SUPPLIED TEXT:
>>>
Monday's programme emphasises world affairs and sports news. The first hour features interviews with special guests and music. After Windows of the World, Crump holds a discussion on sports issues at 20:45, called The Final Whistle, with New Zealand sports journalists Joseph Romanos or Penny Miles, American journalist Helene Elliott or British journalist Richard Fleming. RNZ News current affairs programme Insight begins 21:06, and at 21:40 Crump is joined by one of the programme's international correspondents. These include Tara Fitzgerald from Mexico, Dorothy Wickham from Solomon Islands, Emma Moore from China, Mahtab Haider from Bangladesh, Andra Suciu from Romania, Daniel Kalinaki from Uganda, Steven Lang from South Africa and Ross Bragg from Canada. In the final hour, Beale St Caravan, a live blues concert, follows the news at 11:06pm.
Tuesday's programme has an academic slant. Tuesdays nights begin with half an hour of music and interviews followed by The Sampler, a new music review programme hosted by Nick Bollinger. After Windows on the World, Crump has a social sciences discussion with one of five specialists at 20:45. This may be philosophy with Ann Kerwin, political systems with Brian Roper (A Nation's Administration), religion with Paul Morris from Victoria University (Prayers), energy with Ralph Sims (Ignition) or economics with Neville Bennett (Dollars and Sense). At 21:06 the Tuesday Feature is a documentary, recorded panel discussion or recorded lecture series; this may be the same as the Sunday Feature at 16:06 the following Sunday. Charlie Gillett's World of Music from the BBC World Service airs at 23:06, followed by Bedtime Story.
<<<
Segmentation data:
>>>
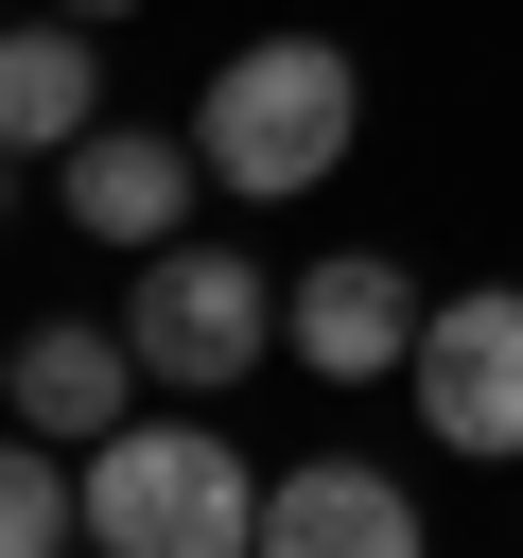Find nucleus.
<instances>
[{"instance_id":"10","label":"nucleus","mask_w":523,"mask_h":558,"mask_svg":"<svg viewBox=\"0 0 523 558\" xmlns=\"http://www.w3.org/2000/svg\"><path fill=\"white\" fill-rule=\"evenodd\" d=\"M87 541V471L52 436H0V558H70Z\"/></svg>"},{"instance_id":"12","label":"nucleus","mask_w":523,"mask_h":558,"mask_svg":"<svg viewBox=\"0 0 523 558\" xmlns=\"http://www.w3.org/2000/svg\"><path fill=\"white\" fill-rule=\"evenodd\" d=\"M70 558H105V541H70Z\"/></svg>"},{"instance_id":"8","label":"nucleus","mask_w":523,"mask_h":558,"mask_svg":"<svg viewBox=\"0 0 523 558\" xmlns=\"http://www.w3.org/2000/svg\"><path fill=\"white\" fill-rule=\"evenodd\" d=\"M192 174H209V157H192L174 122H87V140H70V227L139 262V244L192 227Z\"/></svg>"},{"instance_id":"9","label":"nucleus","mask_w":523,"mask_h":558,"mask_svg":"<svg viewBox=\"0 0 523 558\" xmlns=\"http://www.w3.org/2000/svg\"><path fill=\"white\" fill-rule=\"evenodd\" d=\"M105 122V17H0V157H70Z\"/></svg>"},{"instance_id":"4","label":"nucleus","mask_w":523,"mask_h":558,"mask_svg":"<svg viewBox=\"0 0 523 558\" xmlns=\"http://www.w3.org/2000/svg\"><path fill=\"white\" fill-rule=\"evenodd\" d=\"M418 436L471 453V471H523V279H471L418 314Z\"/></svg>"},{"instance_id":"7","label":"nucleus","mask_w":523,"mask_h":558,"mask_svg":"<svg viewBox=\"0 0 523 558\" xmlns=\"http://www.w3.org/2000/svg\"><path fill=\"white\" fill-rule=\"evenodd\" d=\"M262 558H418V488L384 453H296L262 488Z\"/></svg>"},{"instance_id":"11","label":"nucleus","mask_w":523,"mask_h":558,"mask_svg":"<svg viewBox=\"0 0 523 558\" xmlns=\"http://www.w3.org/2000/svg\"><path fill=\"white\" fill-rule=\"evenodd\" d=\"M52 17H139V0H52Z\"/></svg>"},{"instance_id":"2","label":"nucleus","mask_w":523,"mask_h":558,"mask_svg":"<svg viewBox=\"0 0 523 558\" xmlns=\"http://www.w3.org/2000/svg\"><path fill=\"white\" fill-rule=\"evenodd\" d=\"M70 471H87V541L105 558H262V488L279 471H244V436H209V418H122Z\"/></svg>"},{"instance_id":"13","label":"nucleus","mask_w":523,"mask_h":558,"mask_svg":"<svg viewBox=\"0 0 523 558\" xmlns=\"http://www.w3.org/2000/svg\"><path fill=\"white\" fill-rule=\"evenodd\" d=\"M0 174H17V157H0Z\"/></svg>"},{"instance_id":"1","label":"nucleus","mask_w":523,"mask_h":558,"mask_svg":"<svg viewBox=\"0 0 523 558\" xmlns=\"http://www.w3.org/2000/svg\"><path fill=\"white\" fill-rule=\"evenodd\" d=\"M349 140H366V70H349L331 35H244V52L192 87L209 192H314V174H349Z\"/></svg>"},{"instance_id":"5","label":"nucleus","mask_w":523,"mask_h":558,"mask_svg":"<svg viewBox=\"0 0 523 558\" xmlns=\"http://www.w3.org/2000/svg\"><path fill=\"white\" fill-rule=\"evenodd\" d=\"M418 262H384V244H314V279H279V349L314 366V384H401L418 366Z\"/></svg>"},{"instance_id":"3","label":"nucleus","mask_w":523,"mask_h":558,"mask_svg":"<svg viewBox=\"0 0 523 558\" xmlns=\"http://www.w3.org/2000/svg\"><path fill=\"white\" fill-rule=\"evenodd\" d=\"M122 331H139V384H174V401H227L262 349H279V279L244 262V244H139V296H122Z\"/></svg>"},{"instance_id":"6","label":"nucleus","mask_w":523,"mask_h":558,"mask_svg":"<svg viewBox=\"0 0 523 558\" xmlns=\"http://www.w3.org/2000/svg\"><path fill=\"white\" fill-rule=\"evenodd\" d=\"M0 401H17V436L87 453V436L139 418V331H105V314H35V331L0 349Z\"/></svg>"}]
</instances>
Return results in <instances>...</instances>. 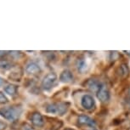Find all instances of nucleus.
Wrapping results in <instances>:
<instances>
[]
</instances>
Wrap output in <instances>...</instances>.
<<<
ACTIONS TO TAKE:
A. Using the radio schedule, explain in one to three sentences what in Tuesday's lineup reflects its academic slant.
B. Rewrite the paragraph of the radio schedule beginning "Monday's programme emphasises" as a short list, keeping its main facts.
Rely only on the radio schedule, not on the rows.

ANSWERS TO THE EXERCISE:
A. At 20:45 on Tuesdays, Crump holds a social sciences discussion with one of five specialists, covering philosophy, political systems, religion, energy or economics. The 21:06 Tuesday Feature adds a documentary, recorded panel discussion or recorded lecture series.

B.
- Focus: world affairs and sports news.
- First hour: interviews with special guests, and music.
- 20:45: after Windows of the World, The Final Whistle, a sports discussion with Joseph Romanos or Penny Miles (New Zealand), Helene Elliott (American) or Richard Fleming (British).
- 21:06: RNZ News current affairs program Insight.
- 21:40: Crump is joined by an international correspondent, such as Tara Fitzgerald (Mexico), Dorothy Wickham (Solomon Islands), Emma Moore (China), Mahtab Haider (Bangladesh), Andra Suciu (Romania), Daniel Kalinaki (Uganda), Steven Lang (South Africa) or Ross Bragg (Canada).
- Final hour: after the news at 11:06pm, Beale St Caravan, a live blues concert.